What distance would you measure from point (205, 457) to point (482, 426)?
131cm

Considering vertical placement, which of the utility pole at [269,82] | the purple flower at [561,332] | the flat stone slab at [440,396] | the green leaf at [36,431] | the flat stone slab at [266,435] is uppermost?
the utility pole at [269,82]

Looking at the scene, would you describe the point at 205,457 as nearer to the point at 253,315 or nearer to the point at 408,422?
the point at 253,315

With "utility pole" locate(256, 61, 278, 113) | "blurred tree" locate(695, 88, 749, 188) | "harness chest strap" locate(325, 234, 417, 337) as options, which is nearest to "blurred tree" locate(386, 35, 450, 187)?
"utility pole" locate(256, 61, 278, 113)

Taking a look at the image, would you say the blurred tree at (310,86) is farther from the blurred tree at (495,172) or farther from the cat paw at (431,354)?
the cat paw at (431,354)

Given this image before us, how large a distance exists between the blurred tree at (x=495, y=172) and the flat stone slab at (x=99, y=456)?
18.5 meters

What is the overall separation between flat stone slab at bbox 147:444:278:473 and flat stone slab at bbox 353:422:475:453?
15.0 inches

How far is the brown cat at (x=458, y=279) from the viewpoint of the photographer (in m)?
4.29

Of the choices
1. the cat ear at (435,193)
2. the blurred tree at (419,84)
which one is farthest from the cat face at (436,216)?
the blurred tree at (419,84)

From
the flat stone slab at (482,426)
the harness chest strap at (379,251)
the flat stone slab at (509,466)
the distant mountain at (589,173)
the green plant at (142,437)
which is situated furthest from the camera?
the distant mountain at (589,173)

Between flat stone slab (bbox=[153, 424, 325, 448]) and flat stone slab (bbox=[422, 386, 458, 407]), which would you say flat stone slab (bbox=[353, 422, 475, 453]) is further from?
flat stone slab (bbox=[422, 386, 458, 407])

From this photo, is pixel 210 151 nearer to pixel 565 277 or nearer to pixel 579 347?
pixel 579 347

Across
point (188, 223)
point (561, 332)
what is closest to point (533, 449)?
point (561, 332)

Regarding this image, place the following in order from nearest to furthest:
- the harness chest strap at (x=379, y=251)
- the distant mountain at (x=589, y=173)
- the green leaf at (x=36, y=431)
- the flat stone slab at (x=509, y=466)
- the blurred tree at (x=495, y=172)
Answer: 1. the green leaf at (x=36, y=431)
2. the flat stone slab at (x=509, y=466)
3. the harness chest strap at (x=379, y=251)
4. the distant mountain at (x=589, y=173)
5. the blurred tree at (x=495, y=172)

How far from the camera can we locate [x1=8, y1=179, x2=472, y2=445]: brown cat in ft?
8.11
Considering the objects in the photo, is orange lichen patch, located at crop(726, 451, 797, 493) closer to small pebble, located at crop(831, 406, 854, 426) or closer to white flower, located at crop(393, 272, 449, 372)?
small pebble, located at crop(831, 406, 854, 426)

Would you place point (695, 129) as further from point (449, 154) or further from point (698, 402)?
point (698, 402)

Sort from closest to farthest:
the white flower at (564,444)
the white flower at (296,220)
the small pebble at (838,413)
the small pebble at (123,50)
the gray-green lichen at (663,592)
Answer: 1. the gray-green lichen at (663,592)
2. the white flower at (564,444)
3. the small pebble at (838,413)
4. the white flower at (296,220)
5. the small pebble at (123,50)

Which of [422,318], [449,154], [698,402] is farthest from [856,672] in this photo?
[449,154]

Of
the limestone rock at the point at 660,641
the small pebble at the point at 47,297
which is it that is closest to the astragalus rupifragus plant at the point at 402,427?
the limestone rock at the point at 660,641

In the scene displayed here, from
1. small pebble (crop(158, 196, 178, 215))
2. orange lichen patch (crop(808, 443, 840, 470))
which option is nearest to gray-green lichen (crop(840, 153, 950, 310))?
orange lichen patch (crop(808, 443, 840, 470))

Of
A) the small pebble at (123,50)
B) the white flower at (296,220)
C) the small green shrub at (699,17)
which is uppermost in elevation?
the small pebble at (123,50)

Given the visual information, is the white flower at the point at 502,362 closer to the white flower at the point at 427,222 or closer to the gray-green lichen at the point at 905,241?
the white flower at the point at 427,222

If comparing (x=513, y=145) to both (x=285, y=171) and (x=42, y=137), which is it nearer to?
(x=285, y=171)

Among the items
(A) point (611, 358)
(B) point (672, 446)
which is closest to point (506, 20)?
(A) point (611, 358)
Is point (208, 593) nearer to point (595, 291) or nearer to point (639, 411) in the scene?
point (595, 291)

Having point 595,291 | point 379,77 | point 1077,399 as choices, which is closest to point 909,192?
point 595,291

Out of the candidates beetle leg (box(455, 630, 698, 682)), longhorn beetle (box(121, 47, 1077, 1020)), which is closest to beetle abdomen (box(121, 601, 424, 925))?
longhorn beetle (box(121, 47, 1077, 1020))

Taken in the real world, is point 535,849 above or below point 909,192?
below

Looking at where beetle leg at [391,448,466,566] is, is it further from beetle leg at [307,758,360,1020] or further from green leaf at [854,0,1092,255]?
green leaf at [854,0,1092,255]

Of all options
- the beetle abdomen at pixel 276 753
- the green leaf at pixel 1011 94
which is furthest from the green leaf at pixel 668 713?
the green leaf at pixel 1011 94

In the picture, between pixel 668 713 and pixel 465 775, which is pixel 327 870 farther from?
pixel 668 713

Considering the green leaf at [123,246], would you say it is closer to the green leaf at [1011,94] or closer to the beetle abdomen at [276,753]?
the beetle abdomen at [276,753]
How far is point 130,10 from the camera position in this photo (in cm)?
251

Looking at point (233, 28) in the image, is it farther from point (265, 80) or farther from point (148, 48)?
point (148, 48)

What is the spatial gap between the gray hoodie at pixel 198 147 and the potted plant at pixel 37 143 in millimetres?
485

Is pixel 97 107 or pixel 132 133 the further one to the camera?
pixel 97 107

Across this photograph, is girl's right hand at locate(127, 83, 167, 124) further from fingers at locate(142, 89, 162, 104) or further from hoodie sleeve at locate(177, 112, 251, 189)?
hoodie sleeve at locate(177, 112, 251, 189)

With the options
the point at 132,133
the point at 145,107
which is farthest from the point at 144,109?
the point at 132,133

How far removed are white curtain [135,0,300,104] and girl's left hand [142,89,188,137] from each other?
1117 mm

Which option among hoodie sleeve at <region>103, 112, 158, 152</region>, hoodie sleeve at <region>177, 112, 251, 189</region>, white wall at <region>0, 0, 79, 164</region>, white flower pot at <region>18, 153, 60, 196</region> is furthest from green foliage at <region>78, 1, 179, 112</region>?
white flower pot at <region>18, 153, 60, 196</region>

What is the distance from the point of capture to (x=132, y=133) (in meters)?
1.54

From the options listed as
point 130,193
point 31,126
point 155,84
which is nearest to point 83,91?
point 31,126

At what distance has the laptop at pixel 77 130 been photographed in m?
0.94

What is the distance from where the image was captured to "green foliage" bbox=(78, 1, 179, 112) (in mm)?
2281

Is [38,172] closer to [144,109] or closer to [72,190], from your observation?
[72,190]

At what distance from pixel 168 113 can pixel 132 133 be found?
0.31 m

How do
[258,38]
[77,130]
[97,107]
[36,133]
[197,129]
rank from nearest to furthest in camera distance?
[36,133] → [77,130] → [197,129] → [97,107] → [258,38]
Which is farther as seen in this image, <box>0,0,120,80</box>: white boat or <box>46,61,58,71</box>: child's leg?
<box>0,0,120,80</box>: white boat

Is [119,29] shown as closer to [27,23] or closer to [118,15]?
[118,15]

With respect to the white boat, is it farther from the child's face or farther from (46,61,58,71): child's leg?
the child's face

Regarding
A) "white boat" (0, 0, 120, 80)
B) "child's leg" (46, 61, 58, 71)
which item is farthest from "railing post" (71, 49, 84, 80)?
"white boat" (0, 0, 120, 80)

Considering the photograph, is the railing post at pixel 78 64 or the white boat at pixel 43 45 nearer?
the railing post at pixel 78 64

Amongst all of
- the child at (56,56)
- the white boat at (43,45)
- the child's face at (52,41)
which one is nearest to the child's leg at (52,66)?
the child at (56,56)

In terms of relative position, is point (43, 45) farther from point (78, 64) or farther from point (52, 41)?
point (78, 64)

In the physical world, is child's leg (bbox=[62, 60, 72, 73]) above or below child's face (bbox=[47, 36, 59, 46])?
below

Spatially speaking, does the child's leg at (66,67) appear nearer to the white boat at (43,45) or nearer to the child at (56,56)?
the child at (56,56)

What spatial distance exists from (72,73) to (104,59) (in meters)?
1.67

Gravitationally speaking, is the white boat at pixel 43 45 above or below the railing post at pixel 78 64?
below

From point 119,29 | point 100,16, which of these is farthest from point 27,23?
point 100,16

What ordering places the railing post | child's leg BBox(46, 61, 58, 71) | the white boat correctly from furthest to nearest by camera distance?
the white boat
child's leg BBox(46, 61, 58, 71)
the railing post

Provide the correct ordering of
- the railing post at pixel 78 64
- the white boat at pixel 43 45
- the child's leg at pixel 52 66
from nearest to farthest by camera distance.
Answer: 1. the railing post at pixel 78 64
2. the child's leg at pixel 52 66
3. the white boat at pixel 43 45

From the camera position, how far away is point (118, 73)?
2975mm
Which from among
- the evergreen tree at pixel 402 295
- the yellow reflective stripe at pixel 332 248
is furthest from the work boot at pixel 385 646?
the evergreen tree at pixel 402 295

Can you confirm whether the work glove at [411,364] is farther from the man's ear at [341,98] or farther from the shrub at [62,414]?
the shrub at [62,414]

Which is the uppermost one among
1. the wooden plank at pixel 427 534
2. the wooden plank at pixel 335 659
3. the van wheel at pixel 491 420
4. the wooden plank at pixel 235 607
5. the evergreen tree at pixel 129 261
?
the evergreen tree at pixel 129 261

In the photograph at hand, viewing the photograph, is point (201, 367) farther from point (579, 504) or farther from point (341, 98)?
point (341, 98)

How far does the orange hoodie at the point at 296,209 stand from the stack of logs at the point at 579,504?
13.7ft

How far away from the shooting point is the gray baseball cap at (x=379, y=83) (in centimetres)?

********

▸ **PROBLEM STATEMENT**
All lines from the line containing "Spatially speaking, does" through the end of the listing above are to be duplicated exactly; include both ends and nothing further.

▸ **TASK ANSWER**
Spatially speaking, does the child's leg at (66,67) appear nearer to the white boat at (43,45) or nearer to the child at (56,56)?
the child at (56,56)

What spatial distance exists from (72,73) to (104,59) (in meters)?
1.67

Gravitationally speaking, is the white boat at pixel 43 45 above or below the railing post at pixel 78 64?
below

From point 119,29 | point 100,16, which of these is farthest from point 27,23?
point 100,16

What ordering places the railing post | child's leg BBox(46, 61, 58, 71) | the white boat correctly from furthest to nearest by camera distance?
the white boat
child's leg BBox(46, 61, 58, 71)
the railing post

Provide the correct ordering of
- the railing post at pixel 78 64
- the white boat at pixel 43 45
- the child's leg at pixel 52 66
from nearest to farthest by camera distance.
Answer: 1. the railing post at pixel 78 64
2. the child's leg at pixel 52 66
3. the white boat at pixel 43 45

From the camera position, how far away is point (118, 73)?
2975mm
Which from among
- the evergreen tree at pixel 402 295
- the yellow reflective stripe at pixel 332 248
is furthest from the work boot at pixel 385 646?
the evergreen tree at pixel 402 295

Can you confirm whether the work glove at [411,364] is farther from the man's ear at [341,98] or farther from the shrub at [62,414]?
the shrub at [62,414]

Which is the uppermost one among
1. the wooden plank at pixel 427 534
2. the wooden plank at pixel 335 659
3. the van wheel at pixel 491 420
4. the wooden plank at pixel 235 607
5. the evergreen tree at pixel 129 261
?
the evergreen tree at pixel 129 261

In the photograph at hand, viewing the photograph, is point (201, 367) farther from point (579, 504) or farther from point (341, 98)?
point (341, 98)

How far does the orange hoodie at the point at 296,209 stand from the stack of logs at the point at 579,504?
13.7ft

How far away from the shooting point is the gray baseball cap at (x=379, y=83) (in centimetres)?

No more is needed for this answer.